Here’s the recipe I use for making five loaves of fresh whole wheat bread, on the run. Instead of using a big block of time, I can squeeze this preparation in between many other obligations, during a typically busy day. It only takes about seven minutes for each segment of the process, which means I can make bread while juggling the rest of my life.
Now, I’ve purposely held off on sharing this recipe because I have this fear that too many people already think that the ONLY way to use wheat is for baking bread and I haven’t wanted to contribute to that misconception. Don’t want to be part OF the problem. (responsible baker) Please promise that you’ll remember that wheat really can be cooked like rice and served in salads, soups, and casseroles. In fact, I suggest that it’s smart to purchase a wheat grinder only AFTER you have purchased your 3 month and year supply of food. Please invest in the food, first! Wheat grinders can be borrowed or purchased later as luxury items in your food storage.
Here we go!
1. PREPARING THE SPONGE: (Evidently, this is what the pioneer babes called it. I don’t know how it works but it makes whole wheat bread that is…spongy, like white bread. Only thing better than hot spongy bread is that this first part of the process should only take about 7 minutes of your time.)
Grind nine cups of whole wheat kernels into flour. Mix 6 cups of fresh whole wheat flour with 5 cups of warm water.
Stir until completely blended, like thick oatmeal. I love this step. It reminds me of when I was little and did pretend cooking, mixing dirt and grass, with friends. (That came out wrong.)
Cover and allow to sit for 3 to 6 hours. This is when you get all the other stuff done on your daily list.
When you come back to the sponge, after a few hours, the gooey oatmeal mess will have magically turned into something that looks like…Flubber.
2. ADD INGREDIENTS AND MIX (So far, you’re into this 7 minutes and now you’re going to spend another 7 minutes adding the rest of the ingredients.)
First, add the sponge to your mixer. (I love my Bosch!

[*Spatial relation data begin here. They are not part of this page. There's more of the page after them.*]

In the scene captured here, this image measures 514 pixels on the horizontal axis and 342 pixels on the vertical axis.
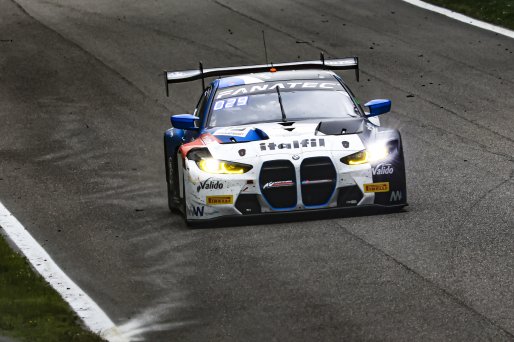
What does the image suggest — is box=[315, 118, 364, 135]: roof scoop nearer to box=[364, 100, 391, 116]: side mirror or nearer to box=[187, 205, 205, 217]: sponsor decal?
box=[364, 100, 391, 116]: side mirror

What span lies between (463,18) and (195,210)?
47.5 ft

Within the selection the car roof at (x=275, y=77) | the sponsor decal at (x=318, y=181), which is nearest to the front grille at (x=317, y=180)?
the sponsor decal at (x=318, y=181)

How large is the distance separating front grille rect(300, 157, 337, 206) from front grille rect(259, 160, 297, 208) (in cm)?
10

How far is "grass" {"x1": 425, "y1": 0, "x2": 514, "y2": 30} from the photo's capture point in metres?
24.8

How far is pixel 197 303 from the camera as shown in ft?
29.9

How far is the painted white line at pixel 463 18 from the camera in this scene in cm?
2403

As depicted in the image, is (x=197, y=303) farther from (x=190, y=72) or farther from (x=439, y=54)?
(x=439, y=54)

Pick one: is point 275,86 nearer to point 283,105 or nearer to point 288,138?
point 283,105

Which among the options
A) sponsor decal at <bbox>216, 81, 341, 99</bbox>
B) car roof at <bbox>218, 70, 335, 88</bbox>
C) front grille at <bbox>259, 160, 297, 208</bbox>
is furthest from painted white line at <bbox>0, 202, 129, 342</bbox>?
car roof at <bbox>218, 70, 335, 88</bbox>

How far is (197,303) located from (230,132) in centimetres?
347

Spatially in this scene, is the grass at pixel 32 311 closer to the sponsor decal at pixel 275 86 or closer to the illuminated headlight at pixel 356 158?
the illuminated headlight at pixel 356 158

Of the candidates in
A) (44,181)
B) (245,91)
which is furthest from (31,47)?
(245,91)

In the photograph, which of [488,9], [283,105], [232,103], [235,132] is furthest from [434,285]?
[488,9]

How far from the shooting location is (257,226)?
38.9 ft
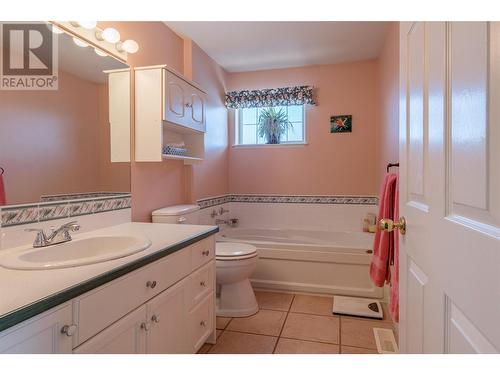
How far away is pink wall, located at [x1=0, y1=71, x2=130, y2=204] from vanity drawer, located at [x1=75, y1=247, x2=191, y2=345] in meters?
0.66

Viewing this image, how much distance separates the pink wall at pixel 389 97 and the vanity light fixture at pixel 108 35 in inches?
78.7

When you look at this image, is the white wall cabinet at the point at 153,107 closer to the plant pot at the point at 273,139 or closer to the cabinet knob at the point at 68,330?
the cabinet knob at the point at 68,330

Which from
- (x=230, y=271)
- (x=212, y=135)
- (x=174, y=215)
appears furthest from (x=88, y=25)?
(x=230, y=271)

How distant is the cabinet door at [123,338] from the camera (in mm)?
972

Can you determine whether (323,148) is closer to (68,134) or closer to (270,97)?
(270,97)

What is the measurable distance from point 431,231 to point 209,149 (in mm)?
2610

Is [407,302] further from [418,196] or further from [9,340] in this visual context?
[9,340]

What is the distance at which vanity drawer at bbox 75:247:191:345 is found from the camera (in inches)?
37.0

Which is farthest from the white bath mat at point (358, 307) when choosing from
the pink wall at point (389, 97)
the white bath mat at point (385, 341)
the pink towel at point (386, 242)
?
the pink wall at point (389, 97)

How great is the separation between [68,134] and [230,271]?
145 cm

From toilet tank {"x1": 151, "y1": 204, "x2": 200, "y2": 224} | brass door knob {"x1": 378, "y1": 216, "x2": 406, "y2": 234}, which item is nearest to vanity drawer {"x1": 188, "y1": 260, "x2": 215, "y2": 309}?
toilet tank {"x1": 151, "y1": 204, "x2": 200, "y2": 224}

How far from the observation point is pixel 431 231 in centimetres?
81
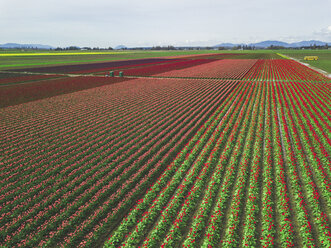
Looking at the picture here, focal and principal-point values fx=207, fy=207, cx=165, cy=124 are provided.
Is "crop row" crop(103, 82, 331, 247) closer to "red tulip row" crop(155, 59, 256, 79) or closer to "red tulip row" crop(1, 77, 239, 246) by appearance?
"red tulip row" crop(1, 77, 239, 246)

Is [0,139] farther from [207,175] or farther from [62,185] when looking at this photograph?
[207,175]

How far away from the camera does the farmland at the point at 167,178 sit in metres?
8.33

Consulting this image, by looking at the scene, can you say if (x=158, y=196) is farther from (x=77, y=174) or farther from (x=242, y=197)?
(x=77, y=174)

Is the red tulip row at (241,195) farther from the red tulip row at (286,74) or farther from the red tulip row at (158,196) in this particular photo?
the red tulip row at (286,74)

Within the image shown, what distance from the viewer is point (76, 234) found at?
8.38 meters

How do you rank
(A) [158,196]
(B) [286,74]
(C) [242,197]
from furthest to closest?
1. (B) [286,74]
2. (A) [158,196]
3. (C) [242,197]

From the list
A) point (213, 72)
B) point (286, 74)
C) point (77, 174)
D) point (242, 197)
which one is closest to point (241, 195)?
point (242, 197)

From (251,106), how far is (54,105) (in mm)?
25931

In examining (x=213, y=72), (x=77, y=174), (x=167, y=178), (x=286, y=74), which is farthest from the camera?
(x=213, y=72)

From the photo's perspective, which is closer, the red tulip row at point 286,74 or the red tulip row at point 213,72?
the red tulip row at point 286,74

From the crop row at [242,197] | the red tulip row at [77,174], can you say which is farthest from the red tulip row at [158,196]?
the red tulip row at [77,174]

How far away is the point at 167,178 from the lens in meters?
12.0

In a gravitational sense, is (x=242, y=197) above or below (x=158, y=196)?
above

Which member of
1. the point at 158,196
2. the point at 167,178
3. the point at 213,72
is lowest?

Easily the best mommy-tool I ever bought.)
1 tablespoon of salt
1/3 cup of oil
2/3 cup of honey
Mix for 2 minutes
Add 6 cups, more or less by 1/2 cup, whole wheat flour to your mixer.
2 tablespoons of Saf-Instant yeast (people who know have told me not to substitute)
2 rounded tablespoons of Vital Wheat Gluten (magical ingredient?)
2 rounded tablespoons of potato flour (more magical ingredient)
3. COVER WITH LID AND KNEED ON MEDIUM SPEED FOR 15 MINUTES. (This time doesn’t count because YOU don’t have to do anything.) See how the dough now looks smooth and mostly pulls away from the sides of the bowl? That’s a good thing.
4. FORM INTO FIVE LOAVES AND TOSS INTO BAKING PANS. (Not even 7 minutes.)
5. COVER PANS WITH PLASTIC OR WAXED PAPER AND ALLOW DOUGH TO RISE FOR 45 MINUTES. (Change laundry, unload dishwasher, run child to lesson…you know the drill.)
6. BAKE AT 350 DEGREES FOR 30 MINUTES. COOL 5 MINUTES, REMOVE FROM PANS, AND BRUSH TOPS LIGHTLY WITH BUTTER.